23

I am trying to copy a large file (> 1 GB) from hard disk to usb drive using shutil.copy. A simple script depicting what I am trying to do is:-

import shutil
src_file = "source\to\large\file"
dest = "destination\directory"
shutil.copy(src_file, dest)

It takes only 2-3 min on linux. But the same file copy on same file takes more that 10-15 min under Windows. Can somebody explain why and give some solution, preferably using python code?

Update 1

Saved the file as test.pySource file size is 1 GB. Destinantion directory is in USB drive. Calculated file copy time with ptime. Result is here:-

ptime.exe test.py

ptime 1.0 for Win32, Freeware - http://www.
Copyright(C) 2002, Jem Berkes <jberkes@pc-t

===  test.py ===

Execution time: 542.479 s

542.479 s == 9 min. I don't think shutil.copy should take 9 min for copying 1 GB file.

Update 2

Health of the USB is good as same script works well under Linux. Calculated time with same file under windows native xcopy.Here is the result.

ptime 1.0 for Win32, Freeware - http://www.pc-tools.net/
Copyright(C) 2002, Jem Berkes <jberkes@pc-tools.net>

===  xcopy F:\test.iso L:\usb\test.iso
1 File(s) copied

Execution time: 128.144 s

128.144 s == 2.13 min.
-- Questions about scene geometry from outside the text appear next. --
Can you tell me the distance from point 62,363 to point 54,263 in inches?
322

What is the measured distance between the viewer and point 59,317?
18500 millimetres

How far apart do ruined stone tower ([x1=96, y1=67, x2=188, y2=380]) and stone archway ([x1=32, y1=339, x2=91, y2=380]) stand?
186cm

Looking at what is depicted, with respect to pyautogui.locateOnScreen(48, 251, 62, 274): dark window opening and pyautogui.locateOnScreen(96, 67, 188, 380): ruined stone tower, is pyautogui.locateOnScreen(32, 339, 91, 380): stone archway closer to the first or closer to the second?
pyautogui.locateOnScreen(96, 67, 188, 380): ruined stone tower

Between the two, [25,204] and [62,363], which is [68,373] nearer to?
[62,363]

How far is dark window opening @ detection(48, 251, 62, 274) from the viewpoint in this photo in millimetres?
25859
I have 1.7 GB free space even after copying test file.

sundar_ima
  • 3,604
  • 8
  • 33
  • 52
  • With than many informations, I'm afraid that the answer to your question is "no" ! – hivert Feb 15 '14 at 15:02
  • The question is very simple and the script also very simple just to copy a file from source to destination. Added few lines to look like a python script. I dont understand why down voted :-( – sundar_ima Feb 15 '14 at 15:22
  • I suspect that part of the issue here is that Windows has recognised the USB disk as a portable device and has optimised it for fast removal (at the expense of caching). See for example https://www.thewindowsclub.com/enable-disable-disk-write-caching-windows-7-8 – Cameron Kerr Jul 20 '18 at 03:29
  • Python 3.8 includes a major overhaul / speed up of shutil. See answer below for links – fantabolous Oct 29 '19 at 09:00

2 Answers2

34

Just to add some interesting information: WIndows does not like the tiny buffer used on the internals of the shutil implementation.

I've quick tried the following:

  • Copied the original shutil.py file to the example script folder and renamed it to myshutil.py
  • Changed the 1st line to import myshutil
  • Edited the myshutil.py file and changed the copyfileobj from

def copyfileobj(fsrc, fdst, length=16*1024):

to

def copyfileobj(fsrc, fdst, length=16*1024*1024):

Using a 16 MB buffer instead of 16 KB caused a huge performance improvement.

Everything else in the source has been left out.